GCSE History

GCSE History is a rewarding, but demanding course. During their two years of study, students will be expected to expand and enhance their knowledge base of a wide range of historical topics. Without this knowledge and the continual revision needed to expand it, they will FAIL the course.

Units and examinations

The History Department follows WJEC Specification Route A and the topics currently studied are:

Unit  2 – 1 hour 15 mins examination

The Elizabethan Age 1558-1603

  • Political and Social trends in Elizabethan England e.g. Privy Council; Parliament; Local Government; rich and poor; attitudes towards poverty; housing; popular entertainment; the theatre.
  • The threat from religious controversy e.g. Elizabethan Religious Settlement; the Catholic threat; Mary, Queen of Scots; the rise of the Puritans.
  • The importance of foreign and maritime affairs e.g. the expansion of maritime power; the slave trade; colonial ventures; the Spanish Armada.

Unit 1  – 1 hour 15 mins examination

Popular Movements in Wales and England 1815-1848

  • The growth of Radicalism e.g. problems in post-Napoleonic War Britain; government attitudes; protests for reform; the ‘Peterloo Massacre’ 1819.
  • The threat from industrial protest e.g. the long and short term causes of unrest; the Merthyr Rising; Dic Penderyn; Chartism; protests for the vote; the Newport ‘Rising’ 1839; the legacy of Chartism.
  • Rural Protest e.g. the ‘Swing’ Riots; causes, events and results of the Rebecca Riots.

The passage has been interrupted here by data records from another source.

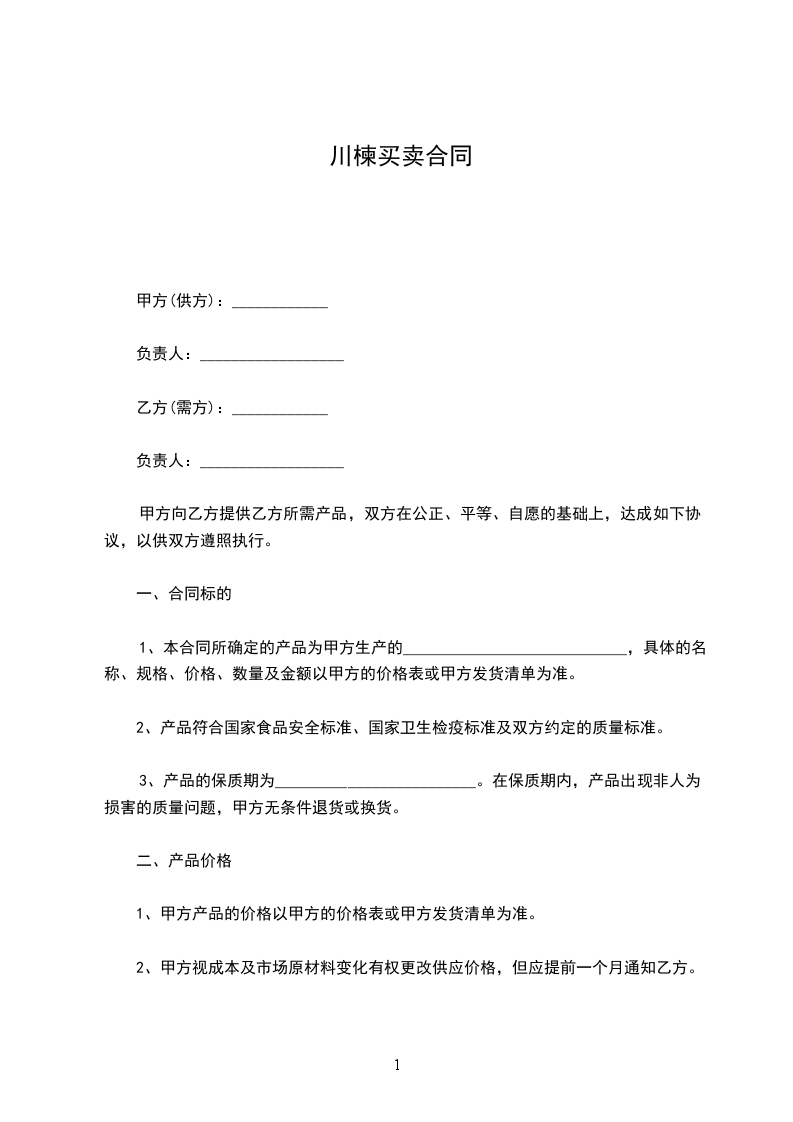 川楝买卖合同

甲方(供方)：____________

负责人：__________________

乙方(需方)：____________

负责人：__________________

甲方向乙方提供乙方所需产品，双方在公正、平等、自愿的基础上，达成如下协议，以供双方遵照执行。

一、合同标的

1、本合同所确定的产品为甲方生产的____________________________，具体的名称、规格、价格、数量及金额以甲方的价格表或甲方发货清单为准。

2、产品符合国家食品安全标准、国家卫生检疫标准及双方约定的质量标准。

3、产品的保质期为_________________________。在保质期内，产品出现非人为损害的质量问题，甲方无条件退货或换货。

二、产品价格

1、甲方产品的价格以甲方的价格表或甲方发货清单为准。

2、甲方视成本及市场原材料变化有权更改供应价格，但应提前一个月通知乙方。

1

Unit 3 – 1 hour 15 mins examination

The Development of Germany 1919-1991

  • The Development of Germany since 1919 e.g. how did Germany change during the Weimar Republic, the Third Reich and the post-war era?
  • Changes in the lives of the German people since 1919 e.g. how were the lives of the German people affected during this period?
  • Germany and the wider world since 1919 e.g. what changing role did Germany play in world affairs during the Weimar, Nazi and Cold War periods?
  • Students will sit this examination at the end of year 10.

Controlled Assessment

This is a vital component of the course and the successful completion of this element will enable students to improve their overall grade. Regulations now stipulate that the topic studied changes every year. However, we expect to be studying the importance of the following figures during the forthcoming examination cycles: 

  • Martin Luther King
  • Yasser Arafat

All controlled assessment is expected to be completed under supervised classroom conditions and will count for 25% of the final mark.

How you can help

  • Reinforce the message to your child that without regular review and revision they will FAIL the course.
  • Stress the need to write full, detailed responses.
  • Test your child regularly on their historical knowledge of the topics covered.
  • Ensure that your child is up to date with their coursework and that it is submitted on time.